• Parts of the exercise:
a – In the Cats vs. Dogs homework notebook, list every name that is imported from a keras module.
b – Carry the Cats vs. Dogs homework notebook forward from the point where it stops.

• Document text:
* * * *

# Lesson 1 Homework: Cats vs. Dogs
The goal of this assignment is to get to the top 50% of the Dogs vs. Cats competition.
From https://www.kaggle.com/c/dogs-vs-cats-redux-kernels-edition/leaderboard,
this is roughly a log loss of 0.12.

My first idea is to use pretrained VGG16 from keras and train some number of fully connected layers on top.

In [22]:
2/np.sqrt(2000)

0.044721359549995794

In [10]:
# following https://keras.io/applications/#vgg16
from keras.applications.vgg16 import VGG16
from keras.preprocessing import image
from keras.applications.vgg16 import preprocess_input
from keras.layers import Dense, Flatten
from keras.models import Model

import numpy as np

In [60]:
# pooling converts last layer into 2D tensor
base_model = VGG16(weights='imagenet', include_top=False, pooling="avg")

In [61]:
base_model.summary()

_________________________________________________________________
Layer (type)                 Output Shape              Param #   
input_5 (InputLayer)         (None, None, None, 3)     0         
_________________________________________________________________
block1_conv1 (Conv2D)        (None, None, None, 64)    1792      
_________________________________________________________________
block1_conv2 (Conv2D)        (None, None, None, 64)    36928     
_________________________________________________________________
block1_pool (MaxPooling2D)   (None, None, None, 64)    0         
_________________________________________________________________
block2_conv1 (Conv2D)        (None, None, None, 128)   73856     
_________________________________________________________________
block2_conv2 (Conv2D)        (None, None, None, 128)   147584    
_________________________________________________________________
block2_pool (MaxPooling2D)   (None, None, None, 128)   0         
__________

Add layers

In [62]:
x = base_model.output
# Fully connected layer
x = Dense(1024, activation='relu')(x)
# final outputs
predictions = Dense(2, activation='softmax')(x)
model = Model(inputs=base_model.input, outputs=predictions)

Training setup

In [63]:
# first: train only the top layers (which were randomly initialized)
# i.e. freeze all VGG layers
for layer in base_model.layers:
    layer.trainable = False

In [64]:
# compile the model (should be done *after* setting layers to non-trainable)
model.compile(optimizer='rmsprop', loss='categorical_crossentropy', metrics=["accuracy"])

In [65]:
model.summary()

* * * *

• Material provided:
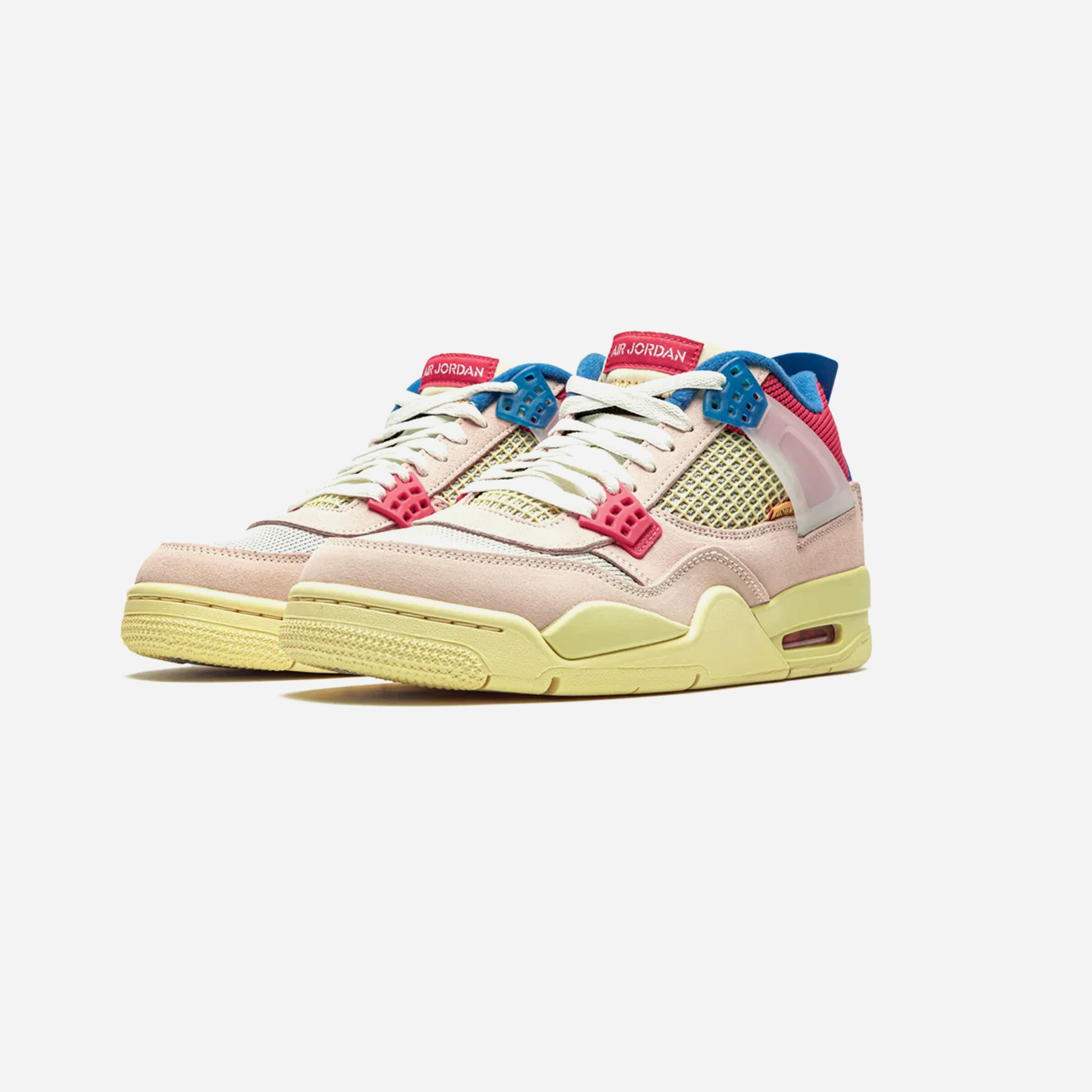 Nike Air Jordan 4 Retro Union Guava Ice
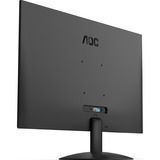 AOC 24B35HM2 23.8" monitor Zwart, 100 Hz, VGA, HDMI
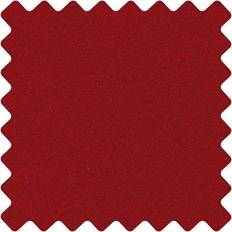 Creotime Craft Felt, A4, 210x297 mm, thickness 1,5-2 mm, antique red, 10 sheet/ 1 pack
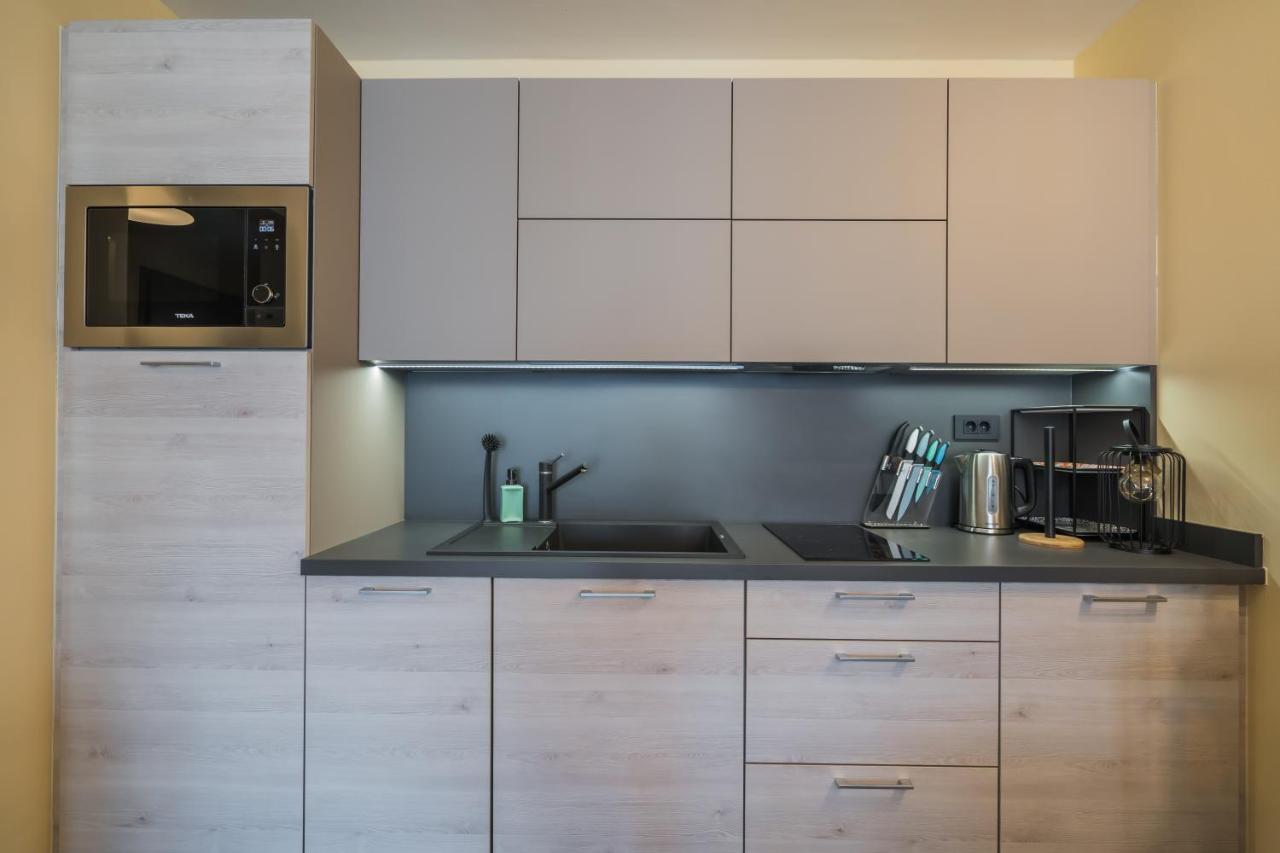 Mf Adriana Panorama Apartment Siófok Zewnętrze zdjęcie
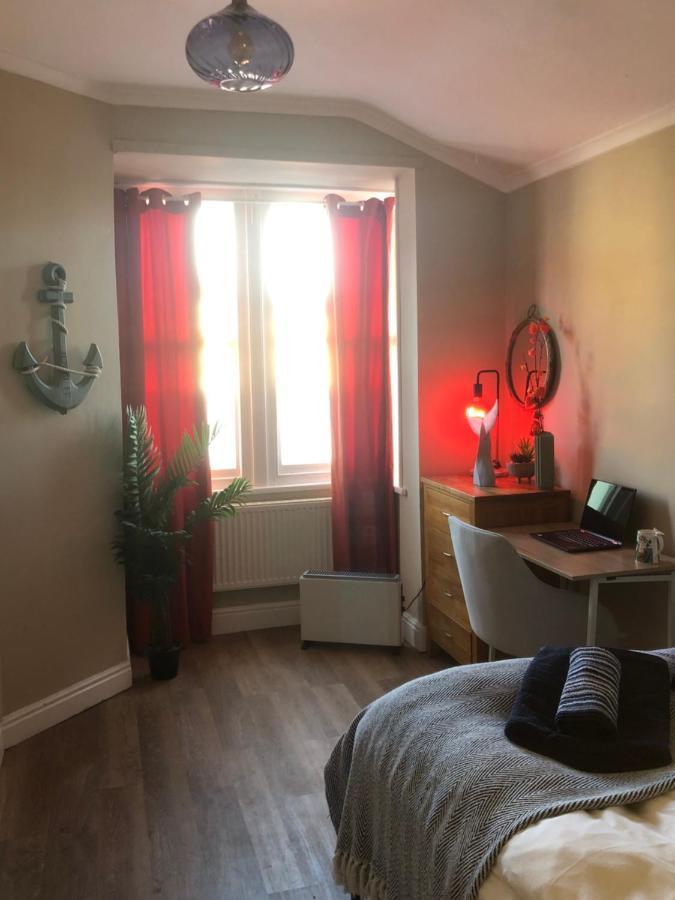 Granby House Holiday Apartments, Apartment 2, In The Old Town, Free On Street Parking Included سكرابورو المظهر الخارجي الصورة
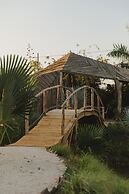 Green Land Bubble Glamping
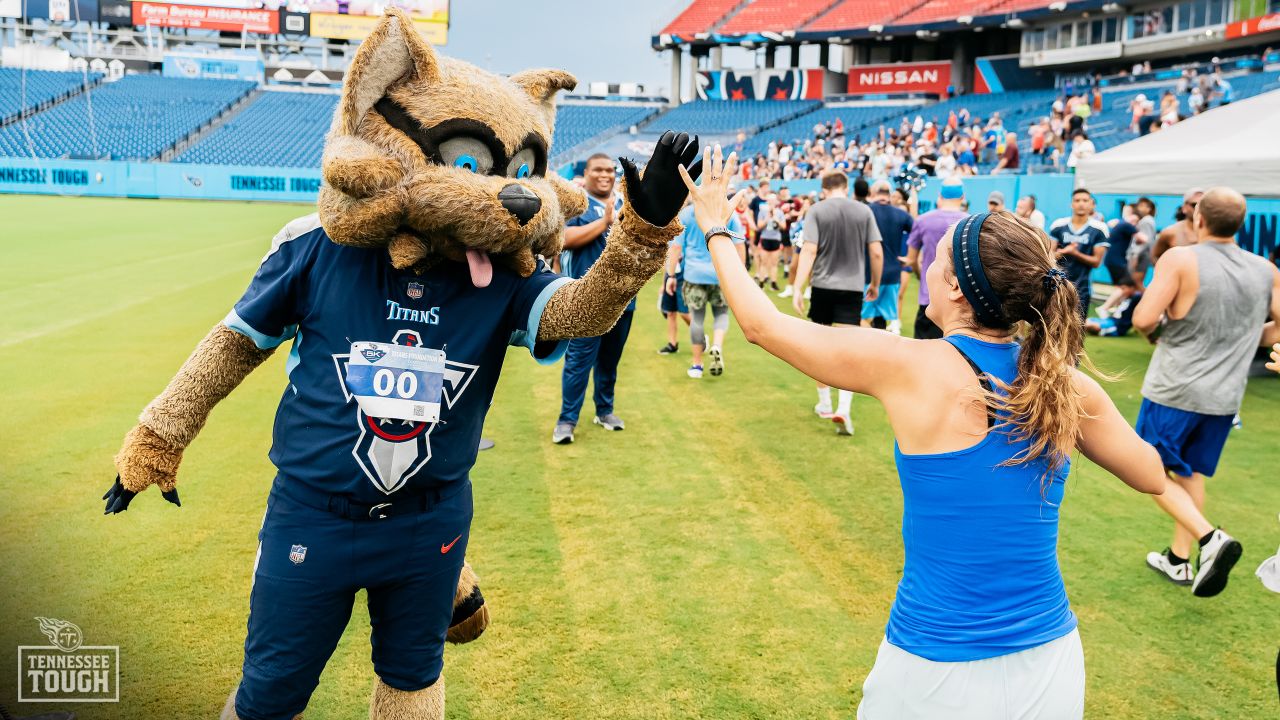 Tennessee Titans Announce 11th Annual Titans Foundation 5K - The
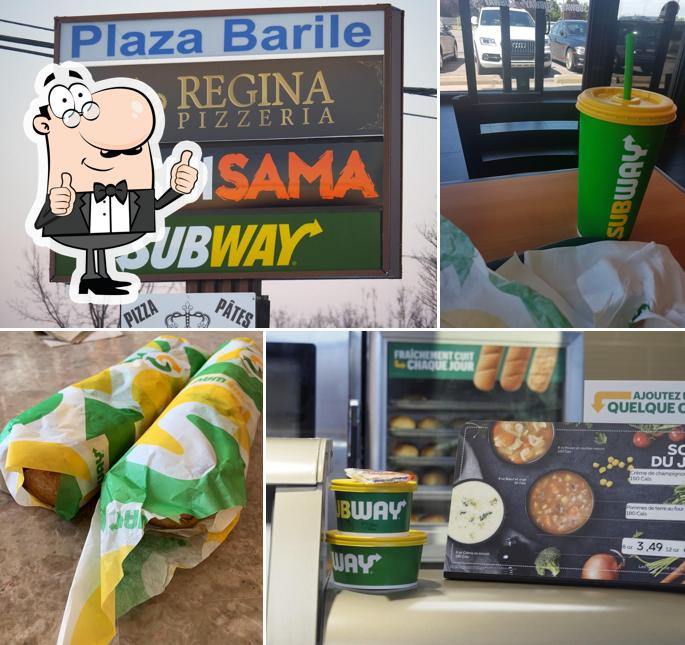 Voir la photo de Subway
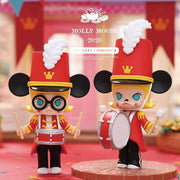 POP MART Molly Mouse Band 2020 Series Set
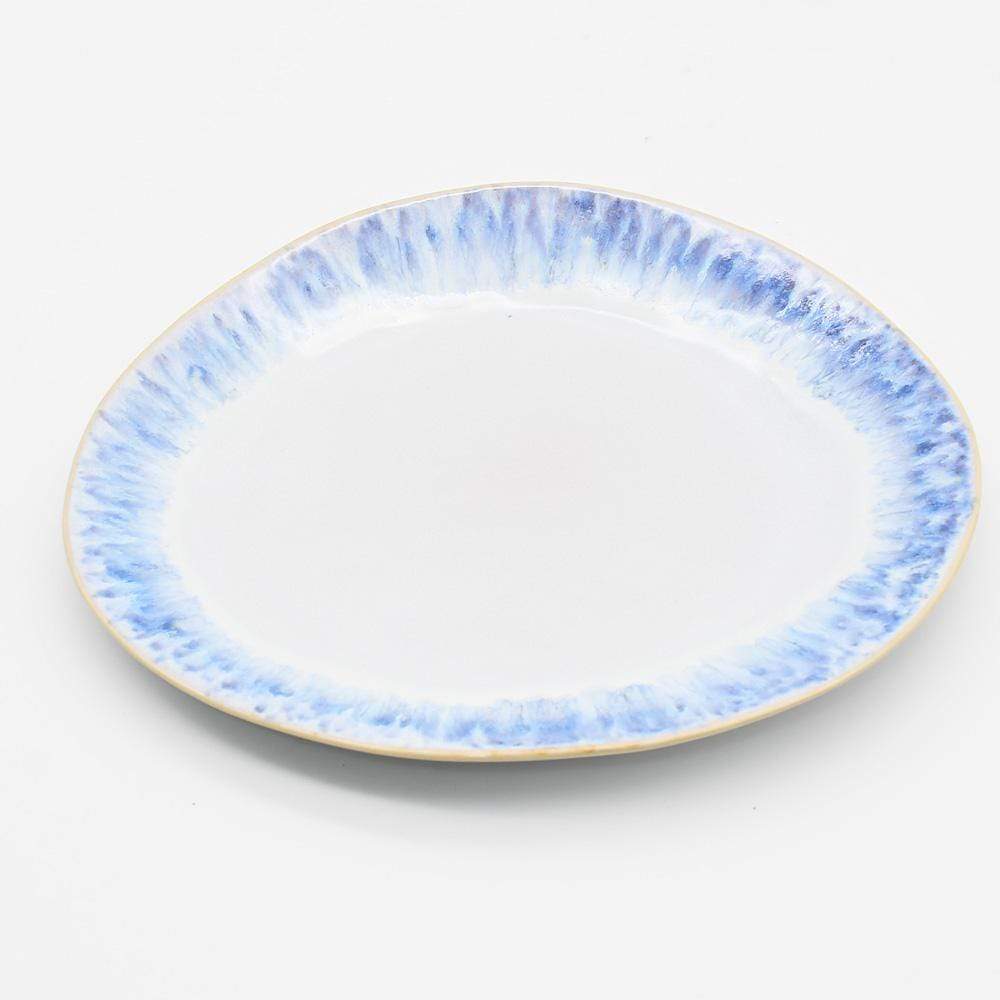 Brisa I Oval Dinner Plate - 11.0''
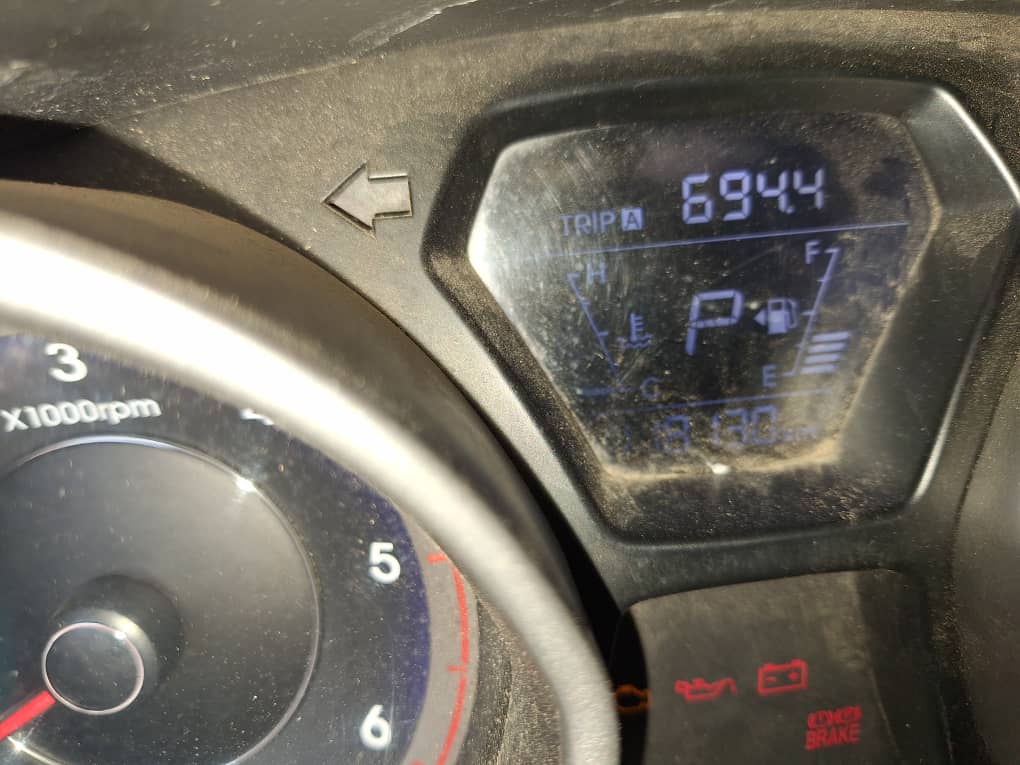 Hyundai Accent, diesel, très bon état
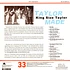 King Size Taylor - Scrapbook
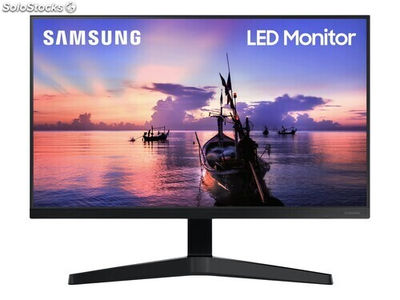 Samsung lcd F27T350FHU led-Monitor 68cm (27) LF27T350FHRXEN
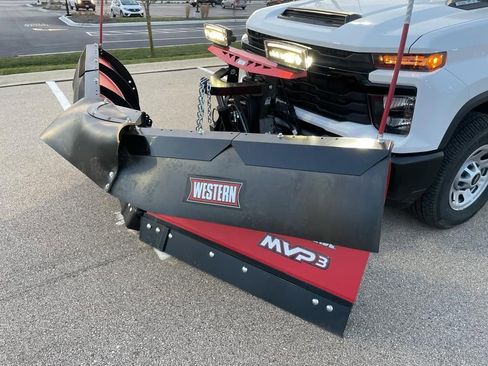 New 2025 Chevrolet Silverado 2500 W/T w/ WT Convenience Package image 30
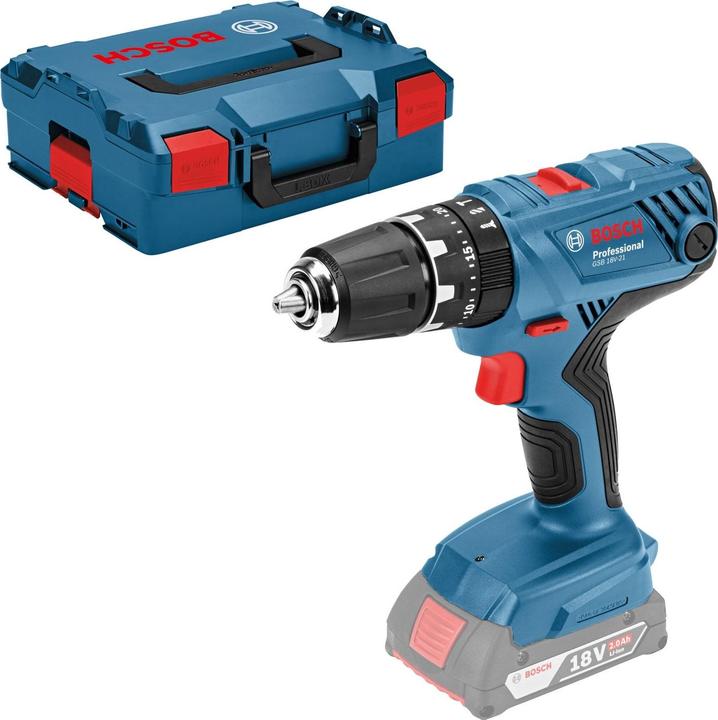 Produktbild Bosch Professional GSB 18V-21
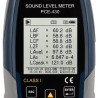 Sonometro PCE-430 clase 1 medidor de ruido profesional
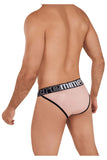 Xtremen 91089 Frice Microfiber Bikini Color Pink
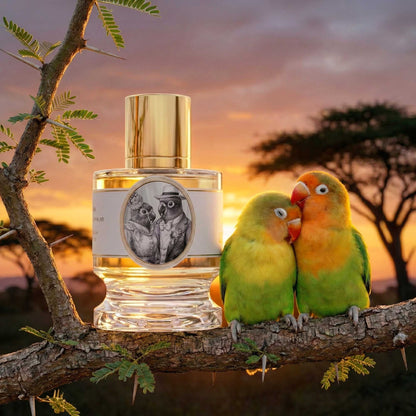 Zoologist Lovebird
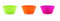 Lékué Base de silicona platino para magdalenas, Multicolor, 12 unidades, 80 ml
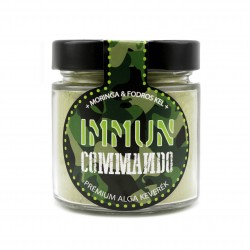 MagMaxx Immun Commando PREMIUM zmes rias 100g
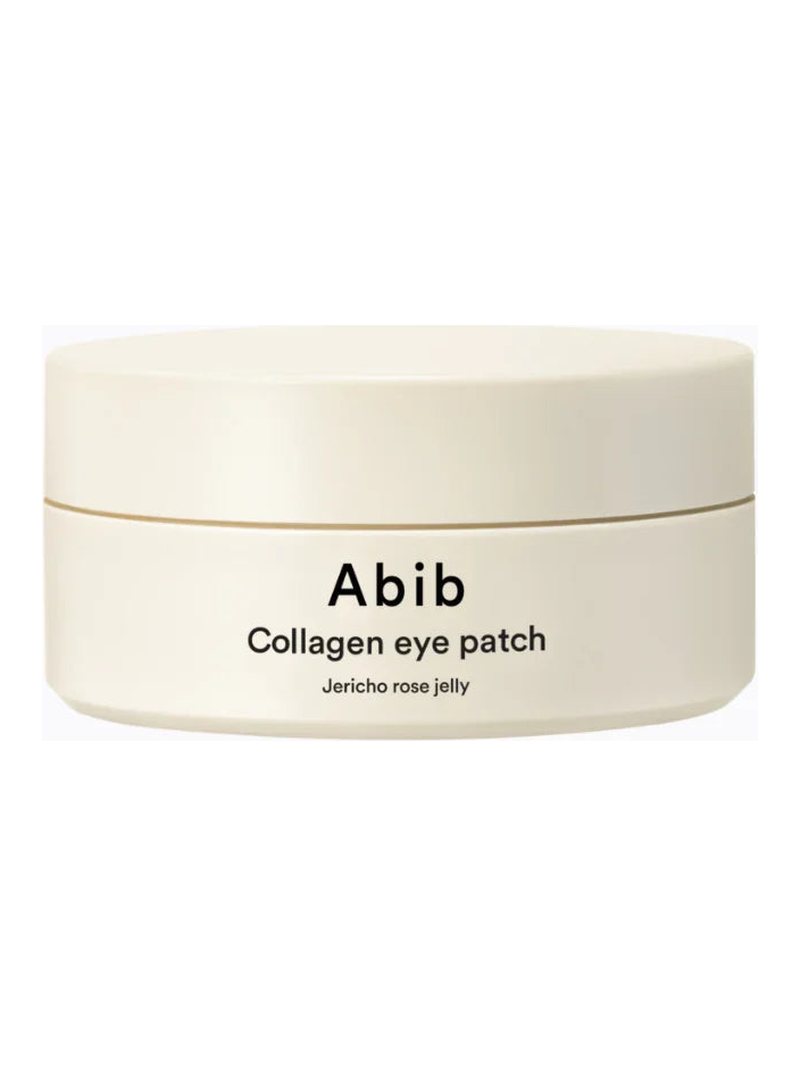 Abib COLLAGEN EYE PATCH JERICHO ROSE JELLY — product photograph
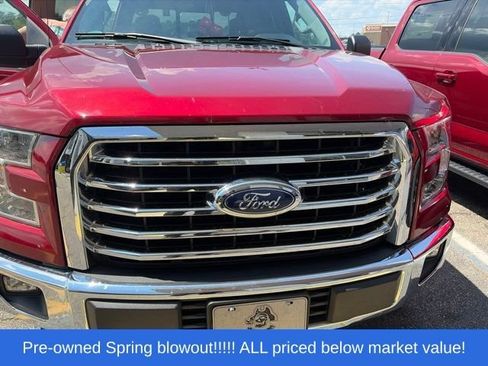 Used 2015 Ford F150 XLT w/ Equipment Group 302A Luxury RWD image 2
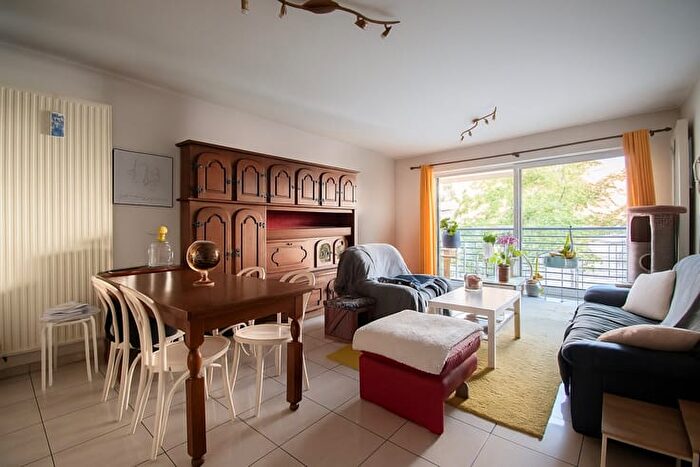 2-kamerappartement te koop in La Louvière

* * * *

• Results for each task:
a – VGG16, image, preprocess_input, Dense, Flatten, Model

b –
_________________________________________________________________
Layer (type)                 Output Shape              Param #   
input_5 (InputLayer)         (None, None, None, 3)     0         
_________________________________________________________________
block1_conv1 (Conv2D)        (None, None, None, 64)    1792      
_________________________________________________________________
block1_conv2 (Conv2D)        (None, None, None, 64)    36928     
_________________________________________________________________
block1_pool (MaxPooling2D)   (None, None, None, 64)    0         
_________________________________________________________________
block2_conv1 (Conv2D)        (None, None, None, 128)   73856     
_________________________________________________________________
block2_conv2 (Conv2D)        (None, None, None, 128)   147584    
_________________________________________________________________
block2_pool (MaxPooling2D)   (None, None, None, 128)   0         
__________

### Fit

In [2]:
batch_size=32 # 128 is too much for GTX 1060 6GB

In [3]:
def preprocess_tf(x):
    return preprocess_input(x, mode="tf")

In [4]:
# Need to preprocess input here?
def get_batches(dirname, gen=image.ImageDataGenerator(preprocessing_function=preprocess_tf), shuffle=True, 
                batch_size=batch_size, class_mode='categorical'):
    return gen.flow_from_directory(dirname, target_size=(224,224), 
                class_mode=class_mode, shuffle=shuffle, batch_size=batch_size)

In [5]:
path = "data/dogscats/"
# For testing code, not enough data for anything serious
#path = "data/dogscats/sample/"

In [6]:
train_batches = get_batches(path + 'train', batch_size=batch_size)
val_batches = get_batches(path + 'valid', batch_size=batch_size)

Found 23000 images belonging to 2 classes.
Found 2000 images belonging to 2 classes.


In [12]:
imgs, labels = next(train_batches)

In [13]:
imgs.shape

(64, 224, 224, 3)

In [14]:
labels.shape

(64, 2)

In [15]:
len(train_batches)

360

In [16]:
len(val_batches)

32

In [17]:
23000/64

359.375

In [18]:
2000/64

31.25

`len()` of a batch generator is the number of batches for the full dataset

In [21]:
model.fit_generator(train_batches, steps_per_epoch=len(train_batches), epochs=1, 
                    validation_data=val_batches, validation_steps=len(val_batches))

Epoch 1/1


<keras.callbacks.History at 0x1ab04082fd0>

### Try different preprocessing:
For each option, I created a new model object and trained one epoch.

With `preprocessing_function=preprocess_input`:

In [32]:
model.fit_generator(train_batches, steps_per_epoch=len(train_batches), epochs=1, 
                    validation_data=val_batches, validation_steps=len(val_batches))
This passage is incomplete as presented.